**Passage shown**
______

There's no question about that.
If that lands us in a pre-income tax world of, say, 1909 or the 1890s, this will be glorious for U.S. productivity, commerce, enterprise, and American prosperity generally.
dave rubin
Well, one guy who I know would love to be in a pre-income tax world is Senator Rand Paul, and here he is on just how the debate around tariffs has gone.
rand paul
How did we all get here?
I mean, the whole debate is so fundamentally backwards and upsides down.
It's based on a fallacy.
And the fallacy is this, that somehow in a trade someone must lose.
That somehow when you trade with someone there's a loser and someone's taking advantage of you and China's ripping you off or Japan's ripping you off.
It's absolutely a fallacy.
Every trade that occurs in the marketplace is mutually beneficial.
If you have a free society and I trade with If you want to sell me your coat and I give you $200 for it, we both agree to it and we're both happy with the trade.
No American consumer trades with China.
They trade with Walmart or they may buy something from China, but they individually buy something they want and they make a decision.
The trade is always a win-win.
You can have this artificial accounting and it makes it look like a bad thing, but you have to ask yourself, is trade good or bad?
And if you look at the trade deficit, in times of a recession, the trade deficit goes down.
So if the terrorist push is in a recession, we could reduce the trade deficit because...
We're all buying less stuff.
We have to get back to the fundamentals of is trade good or is trade bad?
dave rubin
Pop, I like Senator Paul a lot.
I've had him on the show dozens of times.
Obviously, a lot of my economics lean that way.
I agree.
Nobody is forcing anyone to buy anything at Walmart, and we do get cheaper shit at Walmart because of how we've done manufacturing.
But is he missing a piece there as it pertains to it's not exactly that you, the consumer, are getting screwed.

______

**Extracted data entries**

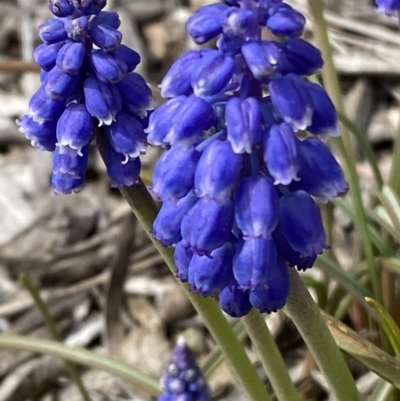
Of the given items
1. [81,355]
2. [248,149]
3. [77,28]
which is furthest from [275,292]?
[81,355]

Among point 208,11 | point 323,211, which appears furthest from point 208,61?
point 323,211

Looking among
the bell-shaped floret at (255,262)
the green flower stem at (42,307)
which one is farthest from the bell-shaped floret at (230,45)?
the green flower stem at (42,307)

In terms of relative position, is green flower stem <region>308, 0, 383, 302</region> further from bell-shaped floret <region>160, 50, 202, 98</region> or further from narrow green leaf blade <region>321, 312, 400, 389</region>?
bell-shaped floret <region>160, 50, 202, 98</region>

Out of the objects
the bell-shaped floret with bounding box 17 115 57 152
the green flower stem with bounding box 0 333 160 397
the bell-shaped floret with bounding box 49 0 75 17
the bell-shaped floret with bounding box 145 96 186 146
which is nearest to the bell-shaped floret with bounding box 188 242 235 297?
the bell-shaped floret with bounding box 145 96 186 146

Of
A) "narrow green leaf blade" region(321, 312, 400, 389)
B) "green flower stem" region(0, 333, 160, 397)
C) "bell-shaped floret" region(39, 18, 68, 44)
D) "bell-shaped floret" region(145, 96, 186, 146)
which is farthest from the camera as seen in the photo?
"green flower stem" region(0, 333, 160, 397)

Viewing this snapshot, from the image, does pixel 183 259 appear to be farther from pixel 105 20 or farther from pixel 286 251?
pixel 105 20

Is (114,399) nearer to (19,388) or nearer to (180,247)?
(19,388)
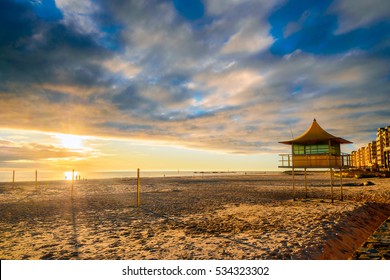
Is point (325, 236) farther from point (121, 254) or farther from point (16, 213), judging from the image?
point (16, 213)

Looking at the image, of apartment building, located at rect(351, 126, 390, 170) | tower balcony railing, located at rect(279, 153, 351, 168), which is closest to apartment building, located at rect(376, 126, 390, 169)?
apartment building, located at rect(351, 126, 390, 170)

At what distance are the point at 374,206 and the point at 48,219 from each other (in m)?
20.9

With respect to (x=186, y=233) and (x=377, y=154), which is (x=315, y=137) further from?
(x=377, y=154)

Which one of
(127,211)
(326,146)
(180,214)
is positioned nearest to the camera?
(180,214)

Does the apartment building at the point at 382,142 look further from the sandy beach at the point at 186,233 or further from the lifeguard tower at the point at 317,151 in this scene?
the sandy beach at the point at 186,233

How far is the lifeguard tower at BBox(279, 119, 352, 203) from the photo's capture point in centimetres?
2111

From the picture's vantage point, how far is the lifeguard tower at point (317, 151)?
2111cm

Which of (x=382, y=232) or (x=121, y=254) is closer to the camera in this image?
(x=121, y=254)

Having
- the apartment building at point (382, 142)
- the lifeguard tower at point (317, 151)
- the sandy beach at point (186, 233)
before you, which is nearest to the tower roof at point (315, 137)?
the lifeguard tower at point (317, 151)

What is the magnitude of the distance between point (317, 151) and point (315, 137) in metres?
1.32

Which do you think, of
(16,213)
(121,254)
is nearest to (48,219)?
(16,213)

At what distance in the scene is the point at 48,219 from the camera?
1445 centimetres

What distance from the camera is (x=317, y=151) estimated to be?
21703mm
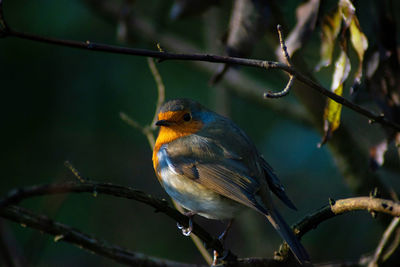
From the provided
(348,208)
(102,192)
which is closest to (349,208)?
(348,208)

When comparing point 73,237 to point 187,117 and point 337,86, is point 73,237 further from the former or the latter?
point 187,117

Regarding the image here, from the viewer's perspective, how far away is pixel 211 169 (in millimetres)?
2977

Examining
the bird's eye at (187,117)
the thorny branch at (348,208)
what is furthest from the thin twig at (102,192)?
the bird's eye at (187,117)

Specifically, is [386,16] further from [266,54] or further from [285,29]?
[266,54]

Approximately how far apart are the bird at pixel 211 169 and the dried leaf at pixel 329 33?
2.82 feet

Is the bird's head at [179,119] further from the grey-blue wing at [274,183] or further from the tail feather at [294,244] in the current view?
the tail feather at [294,244]

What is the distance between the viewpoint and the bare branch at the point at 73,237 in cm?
183

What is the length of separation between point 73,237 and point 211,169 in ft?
3.75

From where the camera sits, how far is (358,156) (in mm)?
3346

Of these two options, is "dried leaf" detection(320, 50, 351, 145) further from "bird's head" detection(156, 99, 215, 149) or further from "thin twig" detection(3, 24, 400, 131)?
"bird's head" detection(156, 99, 215, 149)

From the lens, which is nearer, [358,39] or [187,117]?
[358,39]

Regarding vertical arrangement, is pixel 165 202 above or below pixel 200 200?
below

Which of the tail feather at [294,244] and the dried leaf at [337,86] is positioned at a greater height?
the dried leaf at [337,86]

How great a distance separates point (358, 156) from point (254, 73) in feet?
6.26
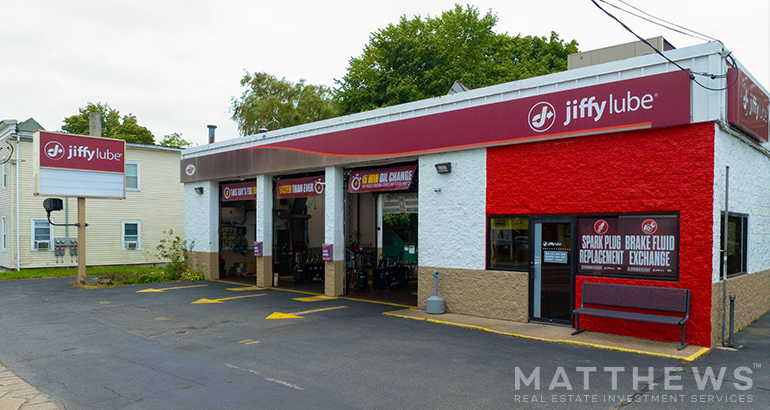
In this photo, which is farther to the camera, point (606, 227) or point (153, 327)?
point (153, 327)

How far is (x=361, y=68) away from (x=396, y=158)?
2085 cm

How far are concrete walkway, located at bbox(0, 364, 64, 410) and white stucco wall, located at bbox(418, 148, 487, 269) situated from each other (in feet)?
25.9

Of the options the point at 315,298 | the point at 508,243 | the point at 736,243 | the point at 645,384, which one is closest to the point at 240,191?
the point at 315,298

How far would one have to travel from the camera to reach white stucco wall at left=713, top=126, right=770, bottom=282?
340 inches

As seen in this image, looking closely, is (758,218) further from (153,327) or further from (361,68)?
(361,68)

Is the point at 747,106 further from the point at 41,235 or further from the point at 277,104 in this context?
the point at 277,104

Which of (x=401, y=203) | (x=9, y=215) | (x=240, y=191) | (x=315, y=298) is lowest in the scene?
(x=315, y=298)

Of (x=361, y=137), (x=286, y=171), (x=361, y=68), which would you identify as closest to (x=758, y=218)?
(x=361, y=137)

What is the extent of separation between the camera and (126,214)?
25.7m

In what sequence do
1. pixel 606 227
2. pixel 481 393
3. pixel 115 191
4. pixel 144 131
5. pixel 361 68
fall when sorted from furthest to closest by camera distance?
pixel 144 131
pixel 361 68
pixel 115 191
pixel 606 227
pixel 481 393

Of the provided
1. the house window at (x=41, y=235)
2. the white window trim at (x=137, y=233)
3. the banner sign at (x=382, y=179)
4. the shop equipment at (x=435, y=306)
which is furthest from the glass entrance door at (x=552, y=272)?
the house window at (x=41, y=235)

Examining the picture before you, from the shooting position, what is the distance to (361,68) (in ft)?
108

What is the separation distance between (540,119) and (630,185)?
2102 mm

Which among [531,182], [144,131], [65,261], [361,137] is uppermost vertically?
[144,131]
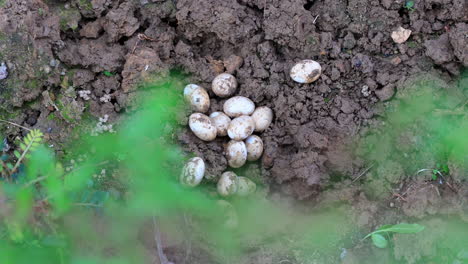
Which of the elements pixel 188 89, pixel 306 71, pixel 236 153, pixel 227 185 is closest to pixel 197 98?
pixel 188 89

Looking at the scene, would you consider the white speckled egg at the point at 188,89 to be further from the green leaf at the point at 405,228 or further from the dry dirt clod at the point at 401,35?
the green leaf at the point at 405,228

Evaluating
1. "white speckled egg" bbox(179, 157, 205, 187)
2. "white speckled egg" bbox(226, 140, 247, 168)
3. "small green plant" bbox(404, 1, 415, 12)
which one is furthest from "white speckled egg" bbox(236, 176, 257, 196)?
"small green plant" bbox(404, 1, 415, 12)

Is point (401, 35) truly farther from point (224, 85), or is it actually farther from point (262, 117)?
point (224, 85)

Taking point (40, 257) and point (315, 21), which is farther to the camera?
point (315, 21)

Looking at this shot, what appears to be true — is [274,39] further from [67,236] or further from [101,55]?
[67,236]

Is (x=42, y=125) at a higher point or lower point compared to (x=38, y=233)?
lower

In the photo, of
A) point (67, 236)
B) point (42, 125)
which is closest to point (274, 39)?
point (42, 125)
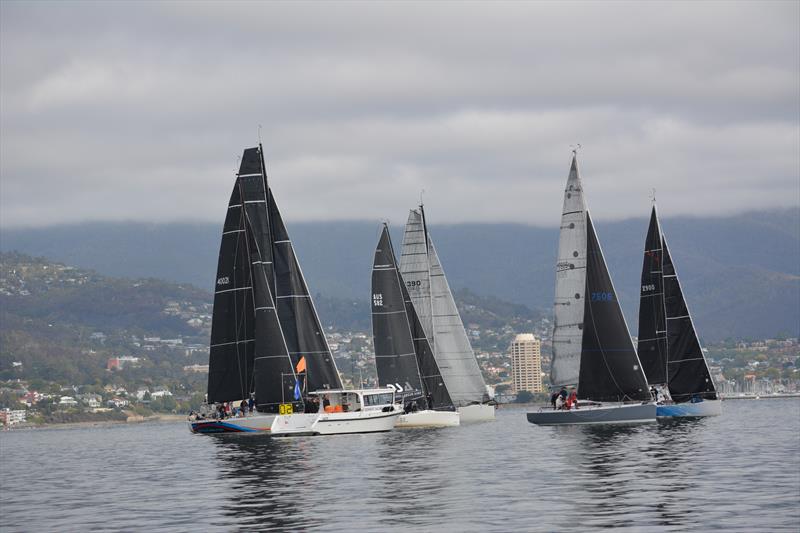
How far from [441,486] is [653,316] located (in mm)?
56038

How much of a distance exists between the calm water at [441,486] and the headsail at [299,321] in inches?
385

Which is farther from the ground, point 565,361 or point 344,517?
point 565,361

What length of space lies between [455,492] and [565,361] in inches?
1800

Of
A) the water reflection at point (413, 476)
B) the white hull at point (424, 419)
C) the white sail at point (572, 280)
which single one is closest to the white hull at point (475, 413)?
the white hull at point (424, 419)

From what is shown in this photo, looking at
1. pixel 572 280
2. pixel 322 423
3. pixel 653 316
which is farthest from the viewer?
pixel 653 316

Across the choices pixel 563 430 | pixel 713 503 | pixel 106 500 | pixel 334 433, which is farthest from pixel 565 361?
pixel 713 503

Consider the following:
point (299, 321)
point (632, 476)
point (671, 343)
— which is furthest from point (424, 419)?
point (632, 476)

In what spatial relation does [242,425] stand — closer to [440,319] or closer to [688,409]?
[440,319]

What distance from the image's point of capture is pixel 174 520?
46.1 metres

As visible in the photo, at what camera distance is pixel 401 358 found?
101125 millimetres

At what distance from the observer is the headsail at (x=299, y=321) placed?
97.4m

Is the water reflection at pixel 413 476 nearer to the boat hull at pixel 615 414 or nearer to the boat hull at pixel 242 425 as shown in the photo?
the boat hull at pixel 242 425

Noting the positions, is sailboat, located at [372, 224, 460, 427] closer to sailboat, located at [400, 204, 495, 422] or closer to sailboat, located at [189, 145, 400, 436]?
sailboat, located at [189, 145, 400, 436]

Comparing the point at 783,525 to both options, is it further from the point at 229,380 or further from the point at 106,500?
the point at 229,380
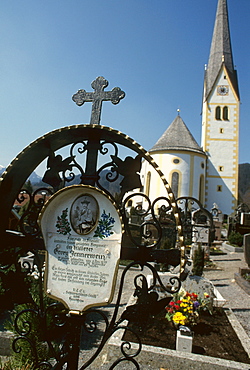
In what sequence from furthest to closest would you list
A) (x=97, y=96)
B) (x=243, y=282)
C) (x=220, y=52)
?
(x=220, y=52), (x=243, y=282), (x=97, y=96)

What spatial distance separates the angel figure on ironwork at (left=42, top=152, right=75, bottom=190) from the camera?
2623 mm

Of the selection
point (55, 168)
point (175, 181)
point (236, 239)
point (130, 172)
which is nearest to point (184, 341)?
point (130, 172)

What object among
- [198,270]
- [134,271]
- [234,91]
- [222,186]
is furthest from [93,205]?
[234,91]

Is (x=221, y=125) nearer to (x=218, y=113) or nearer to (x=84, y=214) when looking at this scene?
(x=218, y=113)

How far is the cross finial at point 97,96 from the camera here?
9.00ft

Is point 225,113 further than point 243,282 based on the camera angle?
Yes

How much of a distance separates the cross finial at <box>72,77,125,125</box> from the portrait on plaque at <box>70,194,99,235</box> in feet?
2.81

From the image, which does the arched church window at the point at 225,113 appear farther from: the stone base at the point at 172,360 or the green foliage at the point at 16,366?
the green foliage at the point at 16,366

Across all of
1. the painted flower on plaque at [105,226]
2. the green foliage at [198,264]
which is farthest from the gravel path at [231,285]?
the painted flower on plaque at [105,226]

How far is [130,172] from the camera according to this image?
8.06 feet

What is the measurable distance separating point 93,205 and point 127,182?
0.38 meters

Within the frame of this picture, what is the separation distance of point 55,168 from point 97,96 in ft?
2.96

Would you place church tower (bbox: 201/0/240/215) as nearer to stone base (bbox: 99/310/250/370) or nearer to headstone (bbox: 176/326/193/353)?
headstone (bbox: 176/326/193/353)

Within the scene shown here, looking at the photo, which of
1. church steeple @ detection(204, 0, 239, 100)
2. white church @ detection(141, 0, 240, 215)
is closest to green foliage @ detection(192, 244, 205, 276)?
white church @ detection(141, 0, 240, 215)
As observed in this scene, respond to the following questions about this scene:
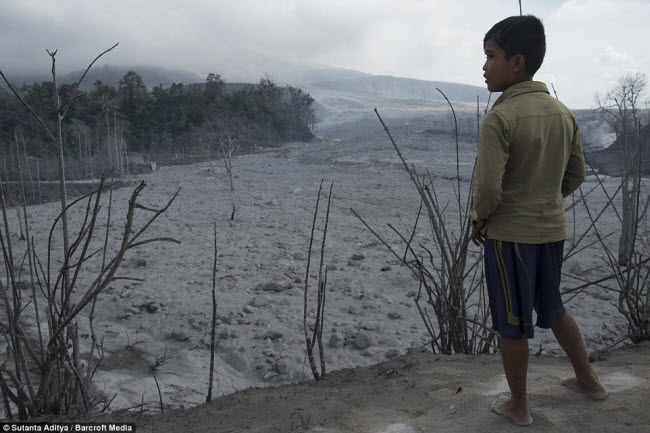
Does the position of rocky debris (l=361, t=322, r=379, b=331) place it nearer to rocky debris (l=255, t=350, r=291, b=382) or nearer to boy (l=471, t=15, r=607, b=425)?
rocky debris (l=255, t=350, r=291, b=382)

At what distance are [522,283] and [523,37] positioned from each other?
79 centimetres

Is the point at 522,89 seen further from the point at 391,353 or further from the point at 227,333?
the point at 227,333

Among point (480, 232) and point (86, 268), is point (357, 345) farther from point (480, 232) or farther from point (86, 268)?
point (86, 268)

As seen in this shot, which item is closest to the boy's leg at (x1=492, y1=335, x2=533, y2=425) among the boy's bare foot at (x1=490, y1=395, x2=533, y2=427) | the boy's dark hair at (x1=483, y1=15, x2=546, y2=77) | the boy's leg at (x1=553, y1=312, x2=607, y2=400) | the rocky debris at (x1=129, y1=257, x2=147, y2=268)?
the boy's bare foot at (x1=490, y1=395, x2=533, y2=427)

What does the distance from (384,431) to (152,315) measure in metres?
3.77

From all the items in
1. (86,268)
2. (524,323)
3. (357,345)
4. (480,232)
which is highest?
(480,232)

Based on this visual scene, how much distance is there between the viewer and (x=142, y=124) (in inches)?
1195

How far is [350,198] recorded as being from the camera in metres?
13.2

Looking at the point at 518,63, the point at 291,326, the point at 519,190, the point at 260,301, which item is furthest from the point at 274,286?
the point at 518,63

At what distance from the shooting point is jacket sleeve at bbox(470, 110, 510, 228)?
147 cm

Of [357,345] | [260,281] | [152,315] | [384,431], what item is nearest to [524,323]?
[384,431]

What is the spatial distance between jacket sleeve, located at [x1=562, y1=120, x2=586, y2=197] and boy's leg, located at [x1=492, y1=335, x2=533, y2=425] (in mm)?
648

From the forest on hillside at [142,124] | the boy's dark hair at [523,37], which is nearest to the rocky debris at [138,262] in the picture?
the boy's dark hair at [523,37]

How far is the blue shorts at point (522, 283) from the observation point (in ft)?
5.04
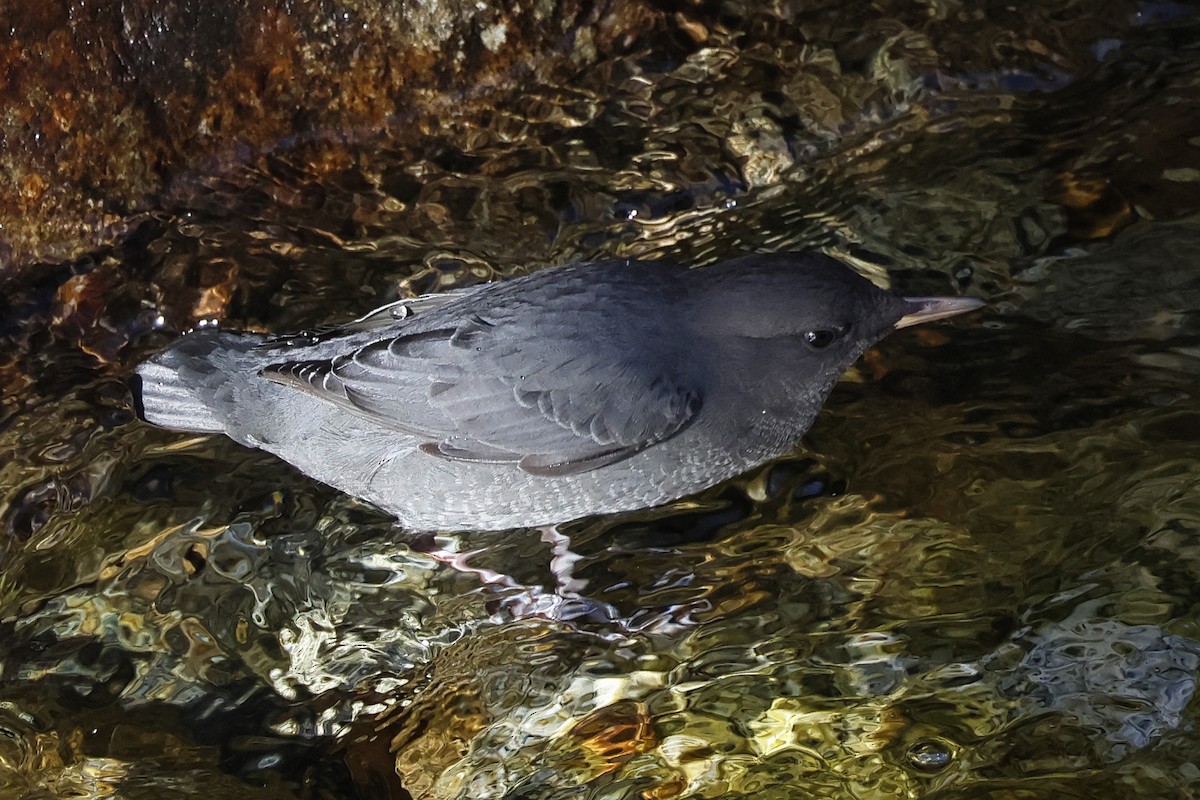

______

**Work required**
Decide whether each statement below agrees with the tariff discussion, and support each yes or no with the deciding words from that discussion, quoted exactly: (a) Rand Paul says every trade in the marketplace benefits both sides. (b) The trade deficit rises during a recession. (c) Dave Rubin has had Senator Paul on his show only once.

**Exercise response**
(a) Yes: "Every trade that occurs in the marketplace is mutually beneficial."
(b) No: "in times of a recession, the trade deficit goes down."
(c) No: "I've had him on the show dozens of times."